For the finite field $\mathbb Z_{19}$, to find the squares $\mathbb Z_{19} = \{ 1, 2, \ldots , 9 \},$, proceed as follows:

$\begin{matrix} 1^2 = 1 & 2^2 = 4 & 3^2 = 9 \ 4^2 = 16 & 5^2 = 6 & 6^2 = 2 \ 7^2 = 11 & 8^2 = 7 & 9^2 = 5 \end{matrix}$



The values above are quadratic residues.

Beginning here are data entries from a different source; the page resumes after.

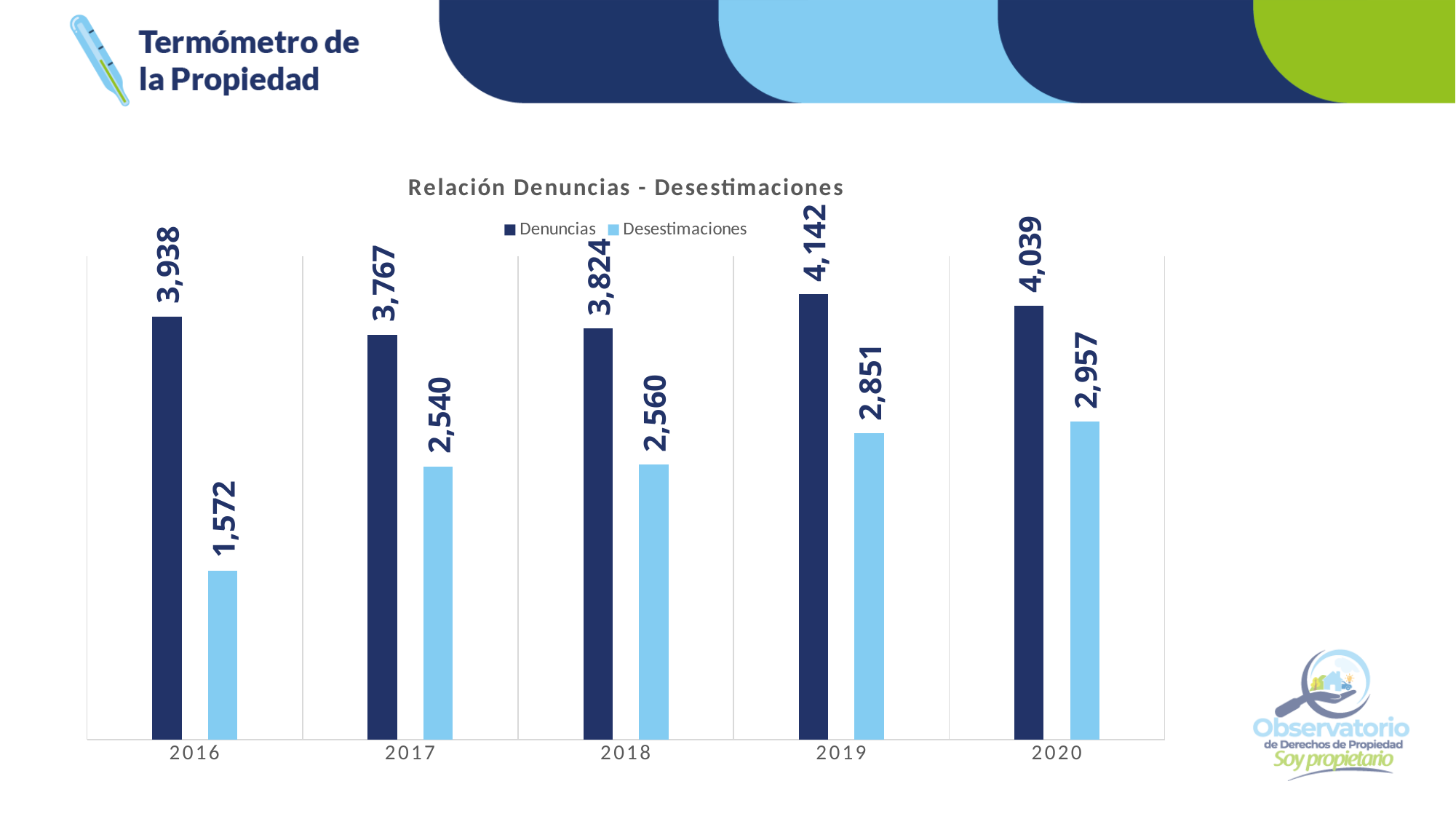
How many years are shown on the x axis? 5 Which year has the highest value for Denuncias? 2019 How many series does the legend list? 2 What is the value of Denuncias in 2016? 3,938 What is the title of the chart? Relación Denuncias - Desestimaciones What is the difference between Denuncias and Desestimaciones in 2019? 1,291 What is the value of Desestimaciones in 2018? 2,560 What is the value of Desestimaciones in 2020? 2,957 Which is larger, Denuncias in 2017 or Denuncias in 2018? Denuncias in 2018 What kind of chart is shown on the slide? Bar chart What is the difference between Desestimaciones in 2017 and in 2016? 968 Which year has the lowest value for Desestimaciones? 2016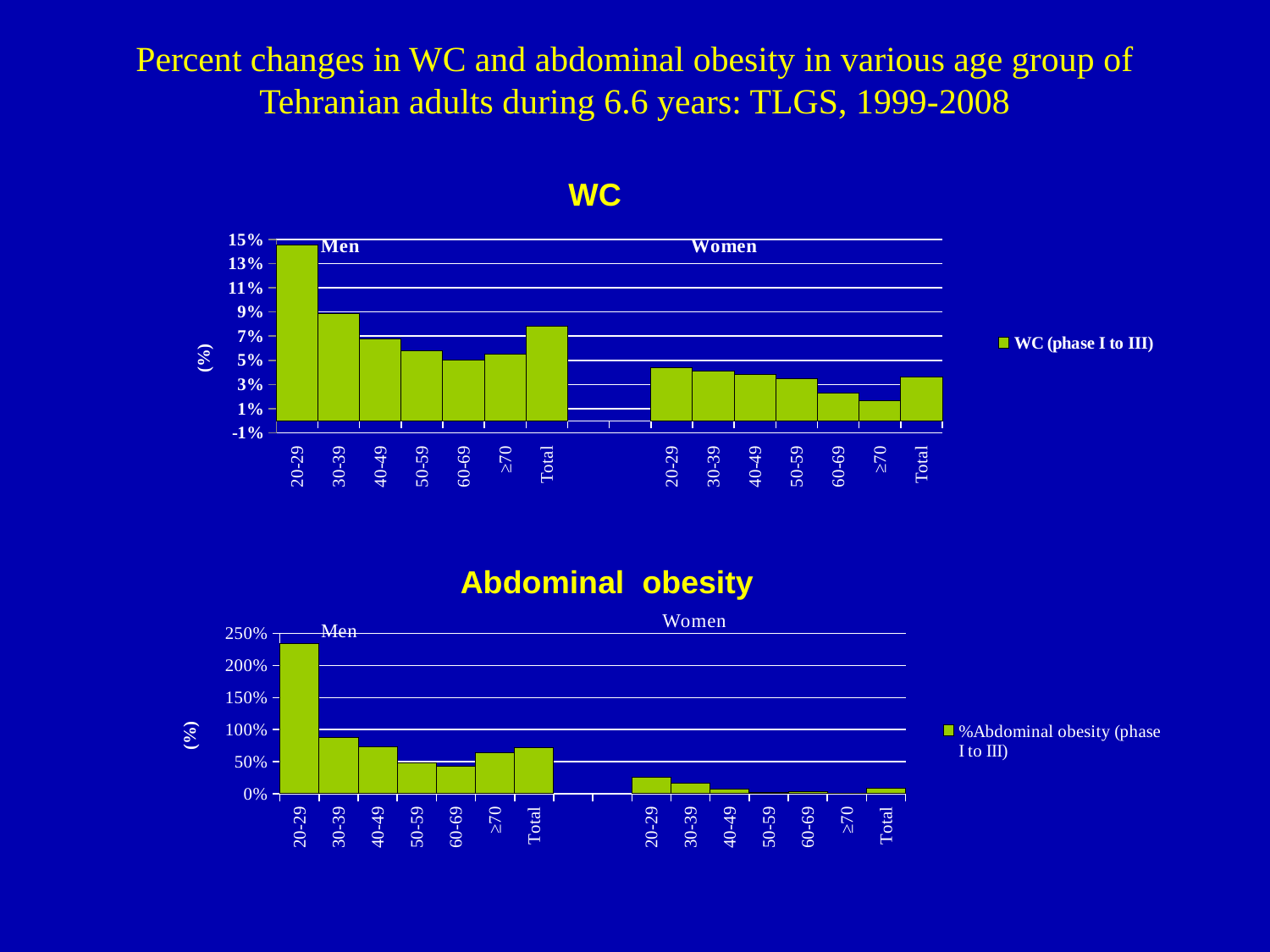
In the WC chart, is the value for the men's Total bar greater or less than 7%? greater In the WC chart, which group has the highest bar? Men 20-29 In the WC chart, which is larger: the value for men aged 30-39 or men aged 40-49? Men 30-39 What kind of chart is the Abdominal obesity chart? bar chart In the WC chart, is the value for women aged 60-69 greater or less than 3%? less In the Abdominal obesity chart, is the value for men aged 20-29 greater or less than 200%? greater In the WC chart, do the women's values rise or fall from the 20-29 group to the ≥70 group? fall In the WC chart, how many series does the legend list? 1 In the WC chart, which group has the lowest bar? Women ≥70 In the Abdominal obesity chart, which group has the highest bar? Men 20-29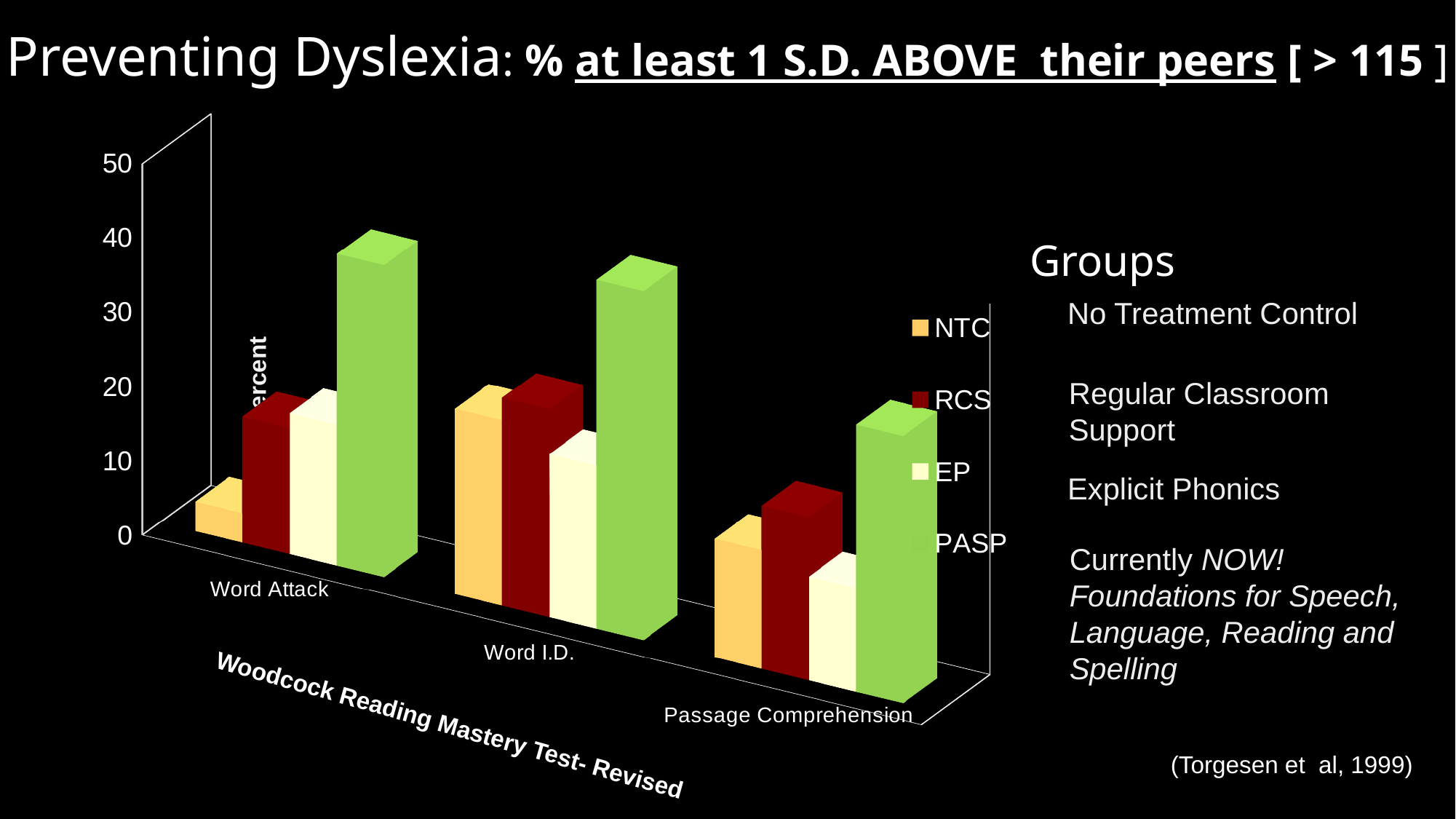
Is the PASP value for Word Attack greater or less than 30? greater How many categories are shown on the x axis of the chart? 3 Which group has the highest bar for Word Attack? PASP What kind of chart is shown on the slide? bar chart Which group has the lowest bar for Passage Comprehension? EP How many series does the chart's legend list? 4 What is the title of the chart's x axis? Woodcock Reading Mastery Test- Revised Is the NTC value for Word Attack greater or less than 10? less Which is larger: the NTC value for Word Attack or the NTC value for Word I.D.? Word I.D. Which group has the lowest bar for Word Attack? NTC Which group has the highest bar for Passage Comprehension? PASP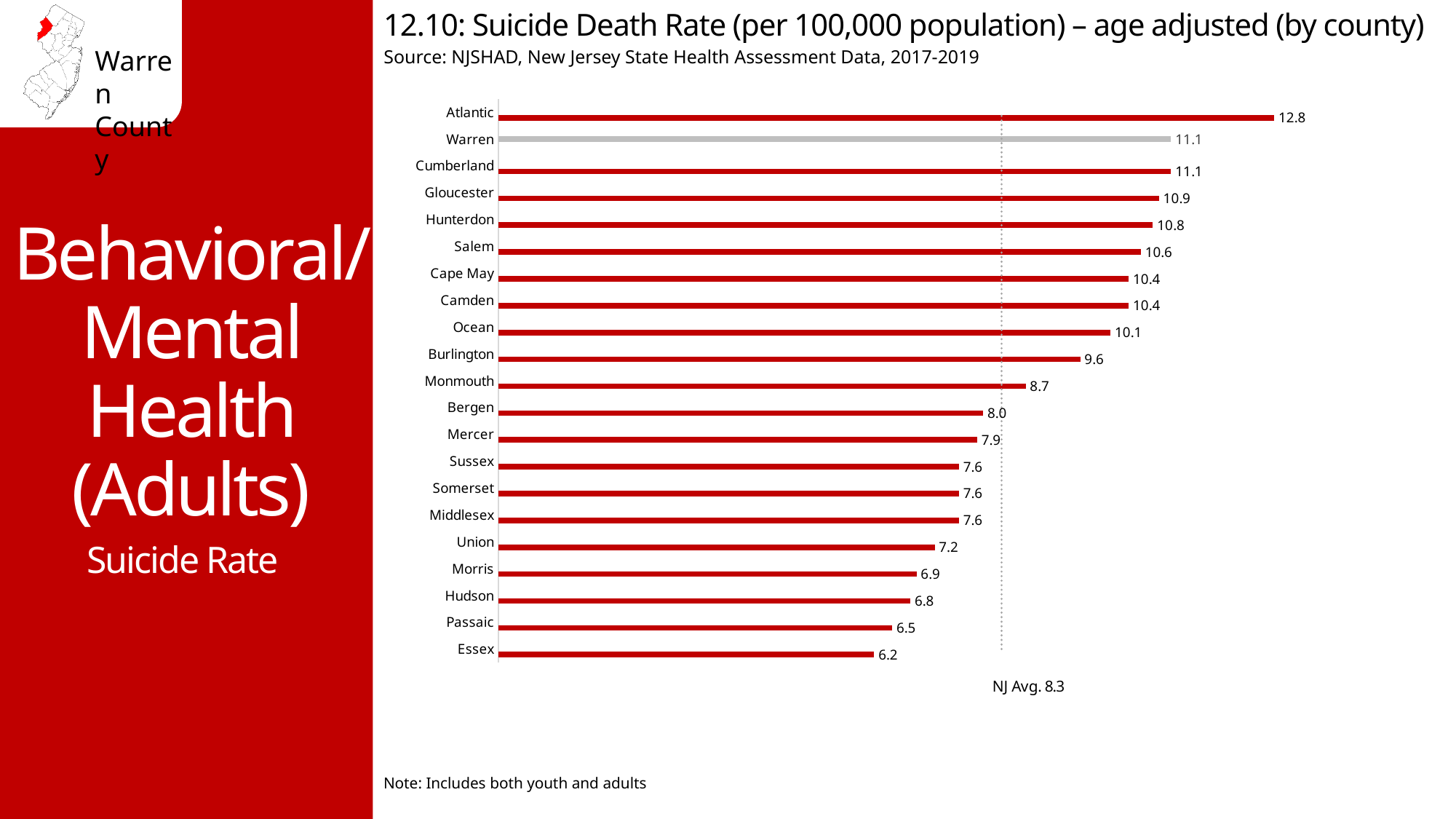
What is the suicide death rate for Warren County? 11.1 What is the difference between Warren County's suicide death rate and the NJ average? 2.8 What is the NJ average suicide death rate shown on the chart? 8.3 How many counties are shown in the chart? 21 What type of chart is shown on the slide? Bar chart What is the difference between the suicide death rates of Atlantic and Warren counties? 1.7 Which county has the highest suicide death rate? Atlantic What is the suicide death rate for Atlantic County? 12.8 Which county has the lowest suicide death rate? Essex Which county has a higher suicide death rate, Hunterdon or Monmouth? Hunterdon Which county's bar is shown in gray rather than red? Warren What is the suicide death rate for Essex County? 6.2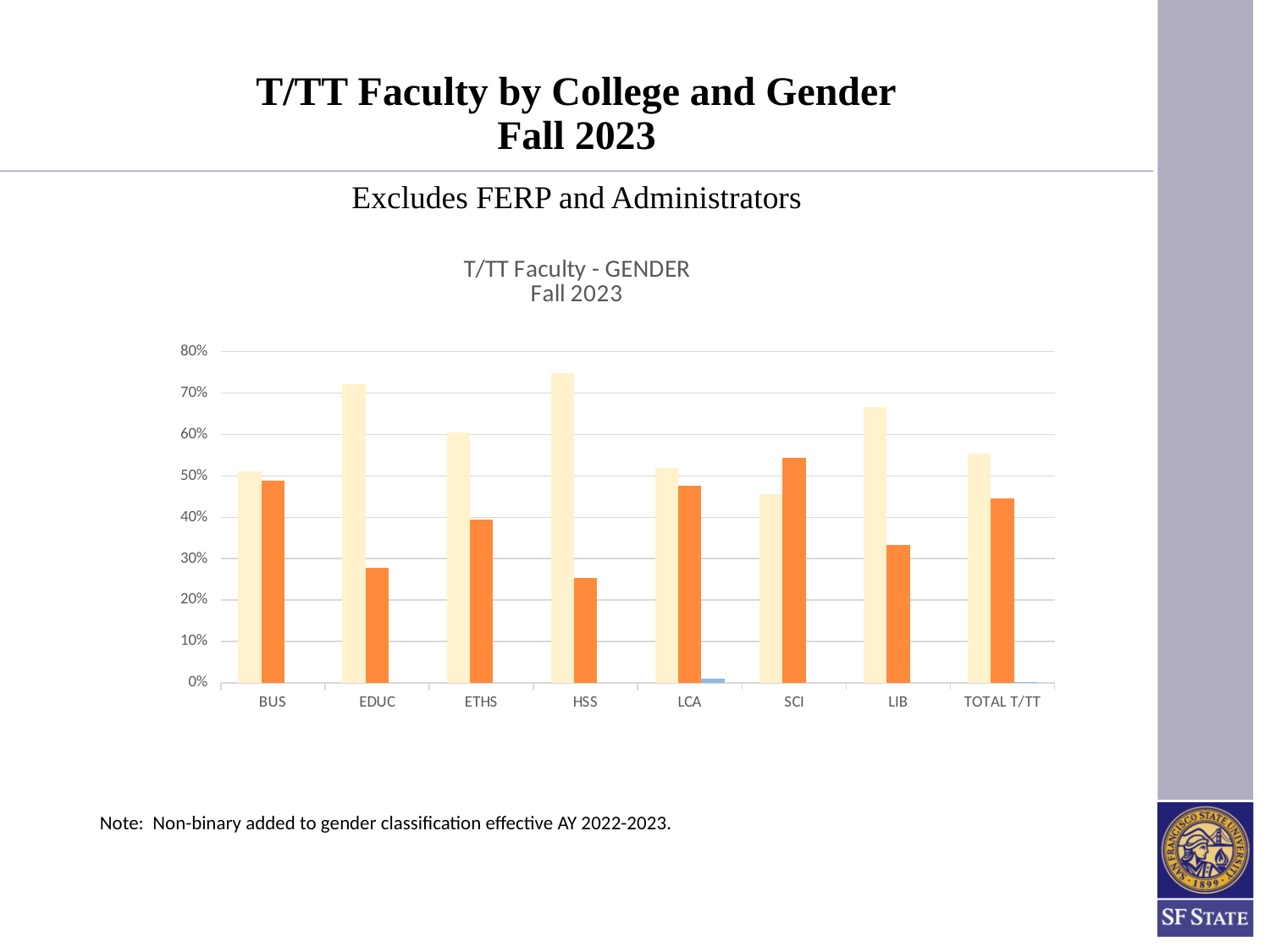
Is the orange bar for HSS greater or less than 30%? less For ETHS, which is larger, the light yellow bar or the orange bar? the light yellow bar Is the light yellow bar for LIB greater or less than 60%? greater For SCI, which is larger, the light yellow bar or the orange bar? the orange bar How many categories are shown along the x axis of the chart? 8 Which category has the shortest orange bar? HSS Which category has the tallest light yellow bar? HSS Which category has the tallest orange bar? SCI Which category has the shortest light yellow bar? SCI What kind of chart is shown on the slide? bar chart Is the light yellow bar for EDUC greater or less than 70%? greater What is the title of the chart? T/TT Faculty - GENDER Fall 2023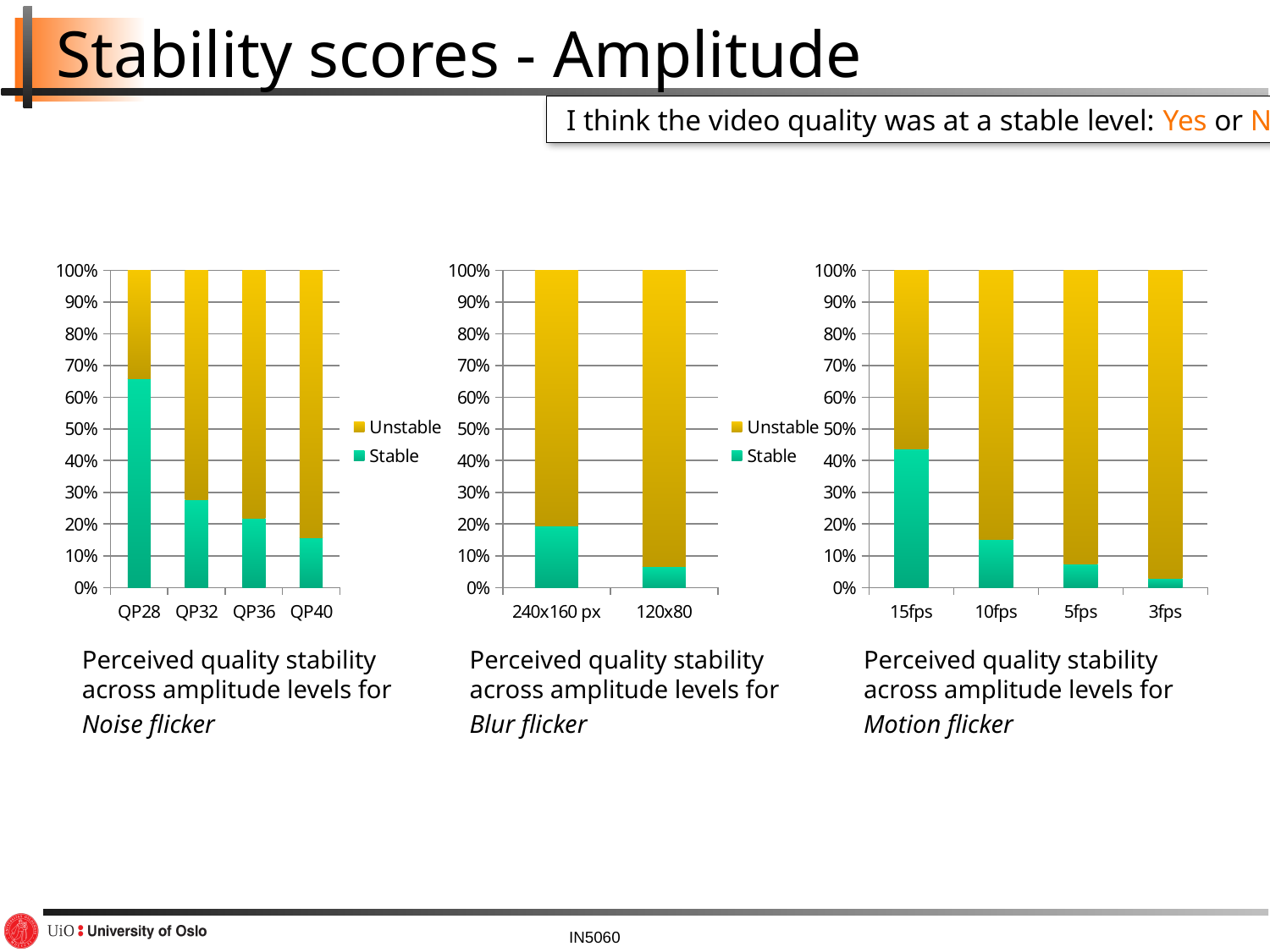
In the Noise flicker chart, how many categories are shown on the x axis? 4 In the Motion flicker chart, which category has the smallest Stable share? 3fps In the Motion flicker chart, is the Stable share for 15fps greater or less than 30%? greater In the Noise flicker chart, does the Stable share rise or fall from QP28 to QP40? fall What kind of chart is the Noise flicker chart on the left? bar chart In the Noise flicker chart, is the Stable share for QP28 greater or less than 60%? greater In the Noise flicker chart, which category has the largest Stable share? QP28 In the Noise flicker chart, how many series does the legend list? 2 In the Blur flicker chart, how many categories are shown on the x axis? 2 In the Blur flicker chart, is the Stable share for 120x80 greater or less than 10%? less In the Blur flicker chart, which has the larger Stable share, 240x160 px or 120x80? 240x160 px In the Motion flicker chart, what is the total of the stacked bar for 10fps? 100%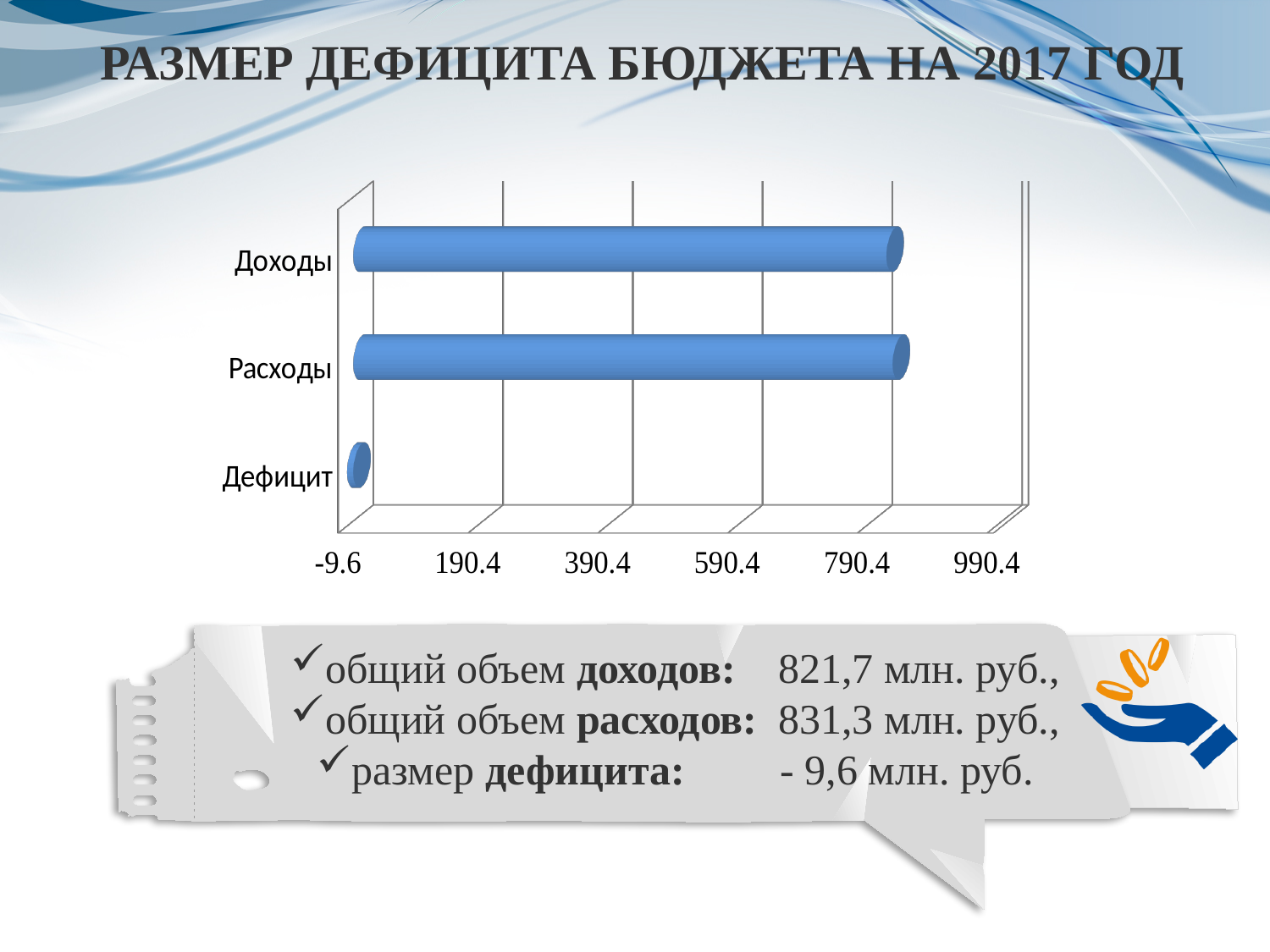
How many categories does the chart show? 3 Which category has the shortest bar in the chart? Дефицит According to the slide, what is the size of the дефицит (deficit)? - 9,6 млн. руб. By how much do расходы exceed доходы according to the values on the slide? 9,6 млн. руб. According to the slide, what is the total volume of расходов (expenditures)? 831,3 млн. руб. What is the highest tick value shown on the horizontal axis of the chart? 990.4 According to the slide, what is the total volume of доходов (revenues)? 821,7 млн. руб. What kind of chart is shown on the slide? bar chart Is the value for Расходы greater or less than 790.4? greater Is the value for Дефицит greater or less than 190.4? less Is the value for Доходы greater or less than 790.4? greater Which category has the longest bar in the chart? Расходы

The remaining (in this example) 9 values are know as quadratic nonresidues. the complete listing is given below.

$p = 19 \$
Quadratic residues: $1, 2, 4, 5, 6, 7, 9, 11, 16 \$
Quadratic nonresidues: $3, 8, 10, 12, 13, 14, 15, 17, 18 \$


### Legendre Symbol

The Legendre symbol denotes whether or not $a \$ is a quadratic residue modulo the prime $p \$ and is only defined for primes $p \$ and integers $a \$. The Legendre of $a \$ with respect to $p \$ is represented by the symbol $L \left( \tfrac{a}{p} \right)$. Note that this does not mean $a \$ divided by $p \$. $L \left( \tfrac{a}{p} \right)$ has one of three values: $0, 1, -1 \$.

$L \left( \tfrac{a}{p} \right) \begin{cases} 0, & \mbox{if }p\mbox{ divides }a\mbox{ evenly} \ 1, & \mbox{if }a\mbox{ is a quadratic residue modulo }p \ -1, & \mbox{if }a\mbox{ is a quadratic nonresidue modulo }p \end{cases}$

### Jacobi Symbol

The Jacobi symbol applies to all odd numbers $n > 3 \$ where $n = p_1^{e_1}p_2^{e_2} \ldots p_m^{e_m} \$, then:

$J \left( \tfrac{a}{n} \right) = L \left( \tfrac{a}{p_1} \right)^{e_1} L \left( \tfrac{a}{p_2} \right)^{e_2} \ldots L \left( \tfrac{a}{p_m} \right)^{e_m}$

If $n \$ is prime, then the Jacobi symbol equals the Legendre symbol (which is the basis for the Solovay-Strassen primality test).